From left: George Dvorsky, Christiane Noll, Sal Viviano and Jen Colella in "Closer Than Ever,"
THE SHOW EARNS RAVES BUT YORK THEATER PRODUCING DIRECTOR JIM MORGAN STILL HAS A BONE TO PICK
BY HENRY EDWARDS
In May 2011, the York Theatre Company launched a concert season devoted to revivals of Off-Broadway musicals. The opening attraction, Nancy Ford and Gretchen Cryer's 1978 success, “I'm Getting My Act Together and Taking It On the Road” (ostensably the first feminist musical) was followed by the world premiere of the sequel, “Still Getting My Act Together.”
Concert versions of “The Mad Show,” “Oh Coward!,” “The Housewives’ Cantata,” “Tomfoolery,” five concerts of musicals by Tom Jones, and a full production of “Ionescopade” came next.
And now to bring the one-of-a-kind retrospective to a close, the York has mounted a new edition of lyricist Richard Maltby, Jr. and composer David Shire’s fondly recalled revue,“Closer Than Ever.”
The 1980 hit has not been seen in New York since then, and the critical response indicates it has been sorely missed.
Foe example, Eric Grode in New York Times characterized the show as “charming material presented charmingly and sometimes marvelously.”
“Delightful,” “polished” and “expertly done” are just some of the other superlatives critics have utilized to characterize York's revival.
Then and now the show features four actor-singers who perform an assortment of Maltby-and-Shire theater songs, mostly composed in the 1980s.
Jenn Colella, George Dvorsky, Christiane Noll and Sal Viviano comprise the current, very talented cast.
Maltby, who co-directed the original version, helms on his own this time around.
A-typical songwriters, Malty and Shire created a songbook with middle-class, if not middle-aged, appeal.
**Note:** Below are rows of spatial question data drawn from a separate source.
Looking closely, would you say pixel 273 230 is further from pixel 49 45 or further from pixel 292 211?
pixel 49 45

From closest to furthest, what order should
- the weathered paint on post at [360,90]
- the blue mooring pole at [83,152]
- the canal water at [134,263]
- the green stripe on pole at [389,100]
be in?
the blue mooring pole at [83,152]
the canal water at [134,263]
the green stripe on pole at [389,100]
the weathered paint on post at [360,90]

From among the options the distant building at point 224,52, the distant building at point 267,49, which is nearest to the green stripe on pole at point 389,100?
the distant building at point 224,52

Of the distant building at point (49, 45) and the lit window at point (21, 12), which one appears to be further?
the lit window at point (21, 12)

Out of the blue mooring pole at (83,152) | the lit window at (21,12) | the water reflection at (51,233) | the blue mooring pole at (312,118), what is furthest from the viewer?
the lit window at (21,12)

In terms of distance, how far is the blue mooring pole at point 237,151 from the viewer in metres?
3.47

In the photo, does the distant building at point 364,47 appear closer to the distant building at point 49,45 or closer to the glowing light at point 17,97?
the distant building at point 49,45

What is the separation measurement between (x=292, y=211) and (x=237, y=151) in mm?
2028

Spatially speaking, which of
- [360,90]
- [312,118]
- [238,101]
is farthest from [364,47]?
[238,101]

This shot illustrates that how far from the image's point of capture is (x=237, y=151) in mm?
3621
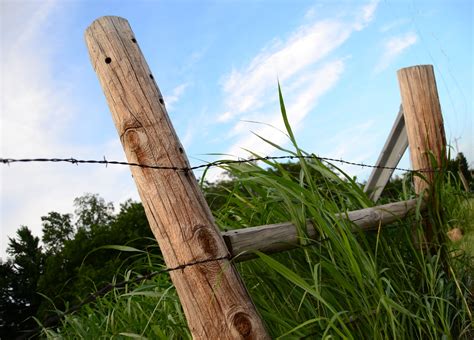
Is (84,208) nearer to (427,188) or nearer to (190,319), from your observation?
(427,188)

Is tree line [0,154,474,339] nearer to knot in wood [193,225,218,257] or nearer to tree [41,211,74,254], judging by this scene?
tree [41,211,74,254]

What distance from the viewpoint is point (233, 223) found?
2658mm

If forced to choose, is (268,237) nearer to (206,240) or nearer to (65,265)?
(206,240)

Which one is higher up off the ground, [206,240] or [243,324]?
[206,240]

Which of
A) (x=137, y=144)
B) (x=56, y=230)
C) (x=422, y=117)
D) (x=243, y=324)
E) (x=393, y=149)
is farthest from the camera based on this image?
(x=56, y=230)

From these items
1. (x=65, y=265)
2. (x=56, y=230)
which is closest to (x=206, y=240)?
(x=65, y=265)

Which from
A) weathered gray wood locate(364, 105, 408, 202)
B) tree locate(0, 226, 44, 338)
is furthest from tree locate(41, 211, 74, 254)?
weathered gray wood locate(364, 105, 408, 202)

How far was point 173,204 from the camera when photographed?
1.91m

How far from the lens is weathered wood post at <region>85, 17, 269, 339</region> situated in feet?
6.11

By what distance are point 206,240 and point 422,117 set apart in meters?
2.45

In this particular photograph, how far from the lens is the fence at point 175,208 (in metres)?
1.86

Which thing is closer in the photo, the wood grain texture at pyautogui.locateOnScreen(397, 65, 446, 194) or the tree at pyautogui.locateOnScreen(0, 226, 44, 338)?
the wood grain texture at pyautogui.locateOnScreen(397, 65, 446, 194)

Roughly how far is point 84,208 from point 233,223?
11.4m

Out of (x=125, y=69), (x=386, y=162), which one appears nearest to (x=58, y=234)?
(x=386, y=162)
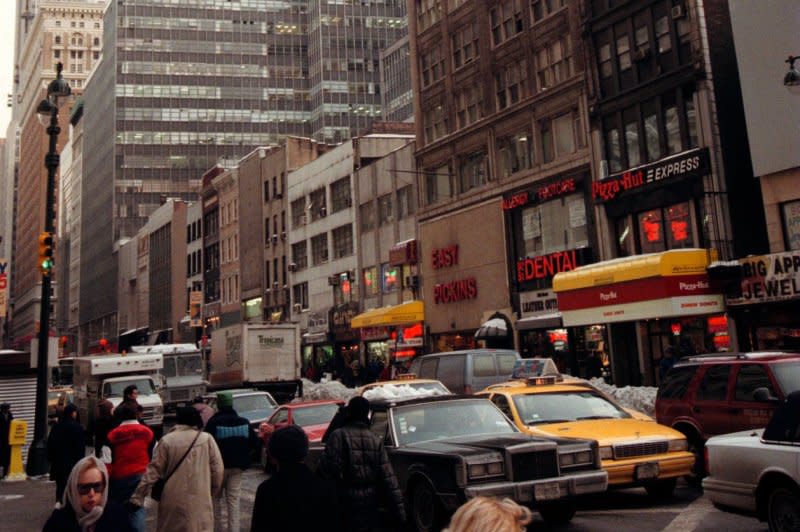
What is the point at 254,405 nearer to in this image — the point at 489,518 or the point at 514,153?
the point at 489,518

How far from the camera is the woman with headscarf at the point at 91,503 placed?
5.41m

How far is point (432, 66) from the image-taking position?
46.6 m

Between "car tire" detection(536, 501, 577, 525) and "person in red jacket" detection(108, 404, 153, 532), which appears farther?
"car tire" detection(536, 501, 577, 525)

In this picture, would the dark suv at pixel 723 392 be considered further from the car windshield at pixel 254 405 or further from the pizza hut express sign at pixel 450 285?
the pizza hut express sign at pixel 450 285

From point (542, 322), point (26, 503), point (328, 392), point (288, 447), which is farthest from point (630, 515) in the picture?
point (328, 392)

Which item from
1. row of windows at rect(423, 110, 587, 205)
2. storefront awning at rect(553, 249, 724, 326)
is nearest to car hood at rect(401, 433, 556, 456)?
storefront awning at rect(553, 249, 724, 326)

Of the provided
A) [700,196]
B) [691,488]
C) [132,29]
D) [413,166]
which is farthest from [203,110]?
[691,488]

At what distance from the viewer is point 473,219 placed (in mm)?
41719

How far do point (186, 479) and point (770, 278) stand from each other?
70.8ft

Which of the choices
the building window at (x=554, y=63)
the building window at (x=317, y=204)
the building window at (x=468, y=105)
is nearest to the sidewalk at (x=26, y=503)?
the building window at (x=554, y=63)

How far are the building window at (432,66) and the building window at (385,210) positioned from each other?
735 centimetres

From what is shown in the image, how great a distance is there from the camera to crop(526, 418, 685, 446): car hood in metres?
11.5

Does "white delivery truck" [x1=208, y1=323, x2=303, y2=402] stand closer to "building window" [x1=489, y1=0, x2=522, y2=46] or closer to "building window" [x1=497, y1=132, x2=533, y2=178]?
"building window" [x1=497, y1=132, x2=533, y2=178]

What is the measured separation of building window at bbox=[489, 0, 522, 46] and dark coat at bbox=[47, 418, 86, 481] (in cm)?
3155
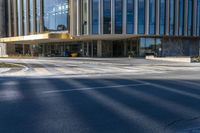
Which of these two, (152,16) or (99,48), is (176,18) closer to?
(152,16)

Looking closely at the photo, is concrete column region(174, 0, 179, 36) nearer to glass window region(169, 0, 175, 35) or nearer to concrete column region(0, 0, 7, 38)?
glass window region(169, 0, 175, 35)

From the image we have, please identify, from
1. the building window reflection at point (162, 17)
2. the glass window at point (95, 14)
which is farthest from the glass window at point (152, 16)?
the glass window at point (95, 14)

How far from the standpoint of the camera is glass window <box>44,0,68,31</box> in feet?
174

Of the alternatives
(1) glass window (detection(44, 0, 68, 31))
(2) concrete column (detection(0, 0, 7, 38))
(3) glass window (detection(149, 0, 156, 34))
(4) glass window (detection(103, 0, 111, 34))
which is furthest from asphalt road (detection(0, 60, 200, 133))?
A: (2) concrete column (detection(0, 0, 7, 38))

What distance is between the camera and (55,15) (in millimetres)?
55594

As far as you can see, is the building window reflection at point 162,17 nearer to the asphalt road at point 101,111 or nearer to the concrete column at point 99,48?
the concrete column at point 99,48

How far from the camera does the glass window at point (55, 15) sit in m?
53.1

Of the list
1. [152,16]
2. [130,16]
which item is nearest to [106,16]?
[130,16]

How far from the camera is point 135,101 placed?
29.9 feet

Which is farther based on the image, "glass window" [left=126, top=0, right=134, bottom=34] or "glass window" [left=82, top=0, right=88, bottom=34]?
"glass window" [left=82, top=0, right=88, bottom=34]

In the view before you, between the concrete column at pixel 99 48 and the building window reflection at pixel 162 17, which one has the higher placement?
the building window reflection at pixel 162 17

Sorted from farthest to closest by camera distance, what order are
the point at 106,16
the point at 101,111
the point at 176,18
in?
the point at 176,18
the point at 106,16
the point at 101,111

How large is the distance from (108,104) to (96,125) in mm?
2257

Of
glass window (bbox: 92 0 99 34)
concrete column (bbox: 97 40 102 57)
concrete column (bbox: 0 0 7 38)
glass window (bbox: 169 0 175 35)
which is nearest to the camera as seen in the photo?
glass window (bbox: 92 0 99 34)
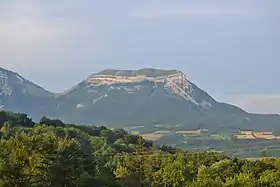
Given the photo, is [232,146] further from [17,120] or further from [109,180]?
[109,180]

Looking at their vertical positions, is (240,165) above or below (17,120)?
below

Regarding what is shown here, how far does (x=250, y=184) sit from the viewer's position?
61.8 metres

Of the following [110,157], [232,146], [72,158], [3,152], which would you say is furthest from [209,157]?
[232,146]

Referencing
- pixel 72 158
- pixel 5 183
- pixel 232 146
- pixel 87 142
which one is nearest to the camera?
pixel 5 183

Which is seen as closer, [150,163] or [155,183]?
[155,183]

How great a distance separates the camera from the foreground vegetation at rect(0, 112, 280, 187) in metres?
49.6

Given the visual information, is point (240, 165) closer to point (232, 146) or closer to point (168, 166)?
point (168, 166)

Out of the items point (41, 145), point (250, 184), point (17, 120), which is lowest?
point (250, 184)

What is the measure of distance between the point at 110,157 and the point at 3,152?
104 feet

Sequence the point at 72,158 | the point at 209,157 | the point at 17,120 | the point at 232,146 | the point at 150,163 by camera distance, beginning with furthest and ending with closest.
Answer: the point at 232,146, the point at 17,120, the point at 209,157, the point at 150,163, the point at 72,158

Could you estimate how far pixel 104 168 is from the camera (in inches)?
2613

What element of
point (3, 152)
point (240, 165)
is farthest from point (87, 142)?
point (3, 152)

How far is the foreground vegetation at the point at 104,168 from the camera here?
49.6 metres

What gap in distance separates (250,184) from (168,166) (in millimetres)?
11017
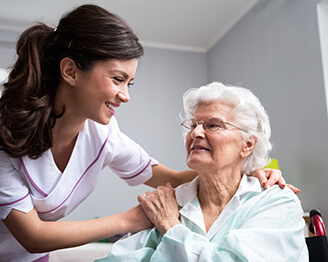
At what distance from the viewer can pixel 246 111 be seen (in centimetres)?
150

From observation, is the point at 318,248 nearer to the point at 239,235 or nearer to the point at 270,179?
the point at 270,179

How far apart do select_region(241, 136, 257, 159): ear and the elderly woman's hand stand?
345 millimetres

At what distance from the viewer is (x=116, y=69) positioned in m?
1.28

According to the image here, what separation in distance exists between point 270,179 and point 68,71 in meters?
0.87

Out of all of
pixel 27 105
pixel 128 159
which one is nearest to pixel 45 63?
pixel 27 105

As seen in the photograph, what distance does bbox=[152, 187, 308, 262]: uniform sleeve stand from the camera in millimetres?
1105

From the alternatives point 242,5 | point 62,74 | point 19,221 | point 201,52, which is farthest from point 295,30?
point 19,221

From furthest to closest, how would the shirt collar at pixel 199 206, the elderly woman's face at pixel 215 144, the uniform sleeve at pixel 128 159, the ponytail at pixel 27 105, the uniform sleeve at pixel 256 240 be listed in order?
the uniform sleeve at pixel 128 159 → the elderly woman's face at pixel 215 144 → the shirt collar at pixel 199 206 → the ponytail at pixel 27 105 → the uniform sleeve at pixel 256 240

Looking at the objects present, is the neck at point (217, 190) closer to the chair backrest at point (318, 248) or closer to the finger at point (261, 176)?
the finger at point (261, 176)

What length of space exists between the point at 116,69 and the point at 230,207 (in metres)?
0.66

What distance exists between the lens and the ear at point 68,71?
131 centimetres

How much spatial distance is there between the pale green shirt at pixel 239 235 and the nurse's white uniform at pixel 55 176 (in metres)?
0.31

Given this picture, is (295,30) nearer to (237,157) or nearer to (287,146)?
(287,146)

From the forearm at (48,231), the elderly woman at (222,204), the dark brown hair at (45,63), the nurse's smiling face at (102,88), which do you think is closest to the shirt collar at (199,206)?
the elderly woman at (222,204)
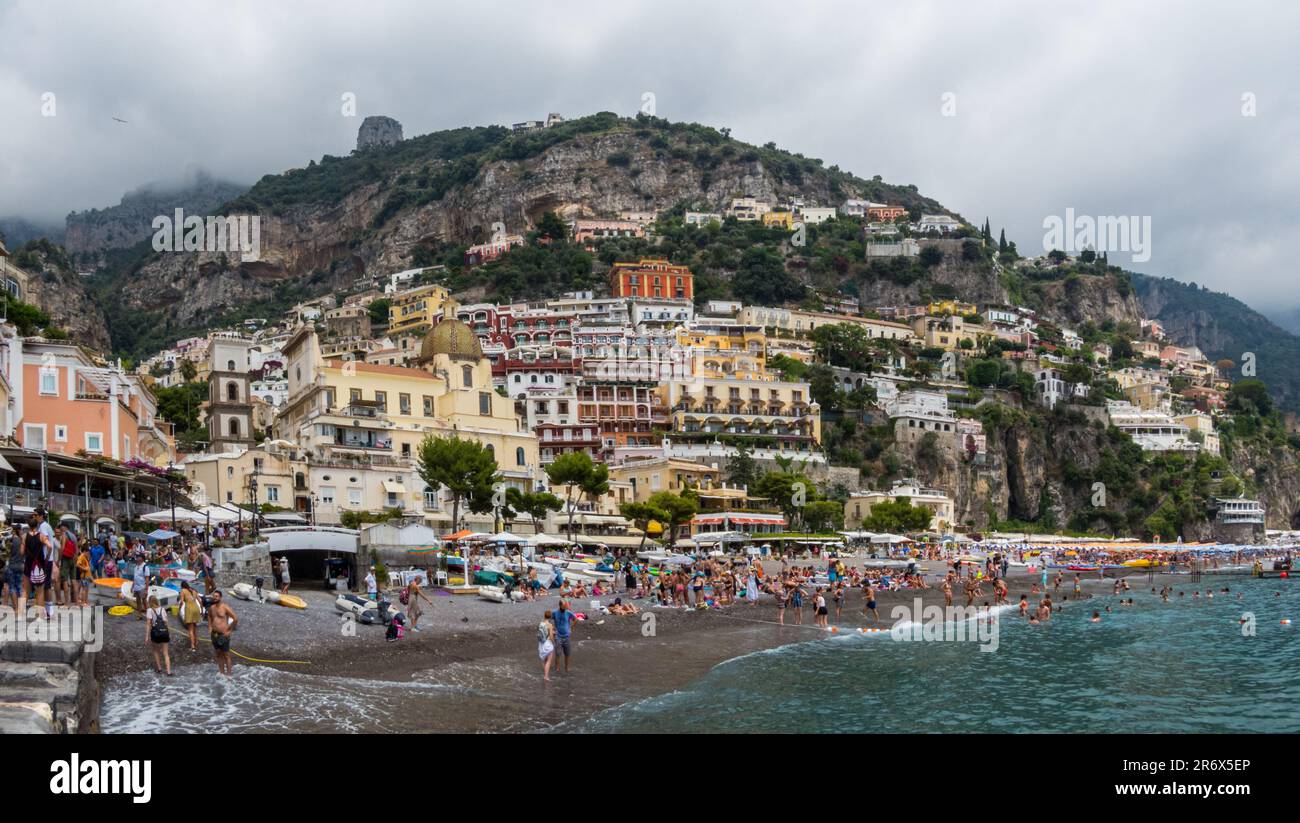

Aging, mid-life crisis, second marriages, two-career couples and an inability to commit number are some of the subjects they chose to transform into songs.
“Mostly, the songs come from people — people we knew or things we observed about ourselves or stories that people told us about other people. They told me stories no fiction writer could invent. The only reason they could possibly exist is that they would be true. People have complex lives that we can't imagine," Maltby has explained.
Those efforts have been characterized as a “mixture of wit and wistfulness,” “bittersweet” and “urbane and epigrammatic.”
"I guess I've come to realize, over a time, that David and I write things that are just not like what other people write. I place no value judgment on that. We just have a different voice," says Malby.
Critical response aside, although he cast sings wonderfully, the songs are marvels of craft and the piano and bass arrangements, although mimimal were also sufficient, from the point of view of this column, "Closer Than Ever," seems a bit too long and too mild to hoild one's undivided attention. Harking back to its original cabaret roots, the show would go down better if one had a drink in one's hand.
Nevertheless, it's an evening riddled with historical significance, and the York is to be commended for mounting it.
In an “Up Front” column in the current theater program, producing artistic director Jim Morgan discusses his theater's Off-Broadway revival series, writing: "Almost 150 performances of Off-Broadway treasures, and oddly, no real notice was taken of this endeavor by any of the various organizations whose job it is to celebrate Off-Broadway, or the writers and publications who cover the Off-Broadway beat."
Morgan's point is well taken.
When people think of the Off-Broadway musical, the shows that pop to mind usually are those made the move to Broadway (“Hair,” “Godspell,” “A Chorus Line,” “Little Shop of Horrors,” “Sunday in the Park with George,” “Rent, to name a few).
But what of the Off-Broadway musical that remains Off-Broadway? These shows are their own special breed, tending to be more experimental and far less spectacular. And for the most part, although they are a genuine subset of the American musical theater, they are ignored.
In “Off-Broadway Musicals since 1919,” perhaps the only reference book about the Off-Broadway musical, one of the very few studies of these works, Thomas Hischak surveys a staggering 375 musical shows through 2009.
Hishak observes the off-Broadway musical offers "a more direct kind of music, dance, and comedy" than Broadway shows and often display a more direct connection to the times through music in a more intimate forum.
Where are the musical theater historians? one is left to wonder. And why haven't they written about the York's efforts in this arena?
Morgan and the York Theatre Company deserve to be encouraged to do another round of these fascinating shows that seemingly have disappeared yet have earned the right to be resurrected.
“Closer Than Ever” at York Theatre at St. Peter’s is scheduled to run through July 14 (yorktheatre.org).